▸ **Objective 1**: Could you quote the passage on Parasiempre word for word, starting with "Parasiempre is a" and going on through "in September 2007."?
▸ **Objective 2**: Do these statements agree with the passage on Parasiempre? Answer yes or no for each and quote the deciding words of the passage. (a) The first part of the album was recorded in Madrid. (b) On this album, the song Decadencia runs 11 minutes. (c) The album's title comes from a song on the album Avalancha.

Parasiempre is a live album by the Spanish rock band Héroes del Silencio issued after the "Avalancha Tour" in 1996, where the group performed in Europe, South America and North America. The title is taken from a song of the album Avalancha. The first part of the album was recorded on June 8, 1996 in Zaragoza and the second part on 7 June 1996 in Madrid. In this album the song Decadencia is 11 minutes long and is fully improvised in the last concert of the "Avalancha Tour", in the last minutes the band says: "Nos vemos en la gira del próximo milenio", making a promise to do a tour in the new millennium like the one in September 2007.

▸ **Information provided**:
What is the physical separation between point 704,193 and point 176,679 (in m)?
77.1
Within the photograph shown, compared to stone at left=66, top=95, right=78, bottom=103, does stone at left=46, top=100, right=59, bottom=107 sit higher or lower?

▸ **Solution 1**:
Parasiempre is a live album by the Spanish rock band Héroes del Silencio issued after the "Avalancha Tour" in 1996, where the group performed in Europe, South America and North America. The title is taken from a song of the album Avalancha. The first part of the album was recorded on June 8, 1996 in Zaragoza and the second part on 7 June 1996 in Madrid. In this album the song Decadencia is 11 minutes long and is fully improvised in the last concert of the "Avalancha Tour", in the last minutes the band says: "Nos vemos en la gira del próximo milenio", making a promise to do a tour in the new millennium like the one in September 2007.

▸ **Solution 2**:
(a) No: "The first part of the album was recorded on June 8, 1996 in Zaragoza"
(b) Yes: "In this album the song Decadencia is 11 minutes long"
(c) Yes: "The title is taken from a song of the album Avalancha."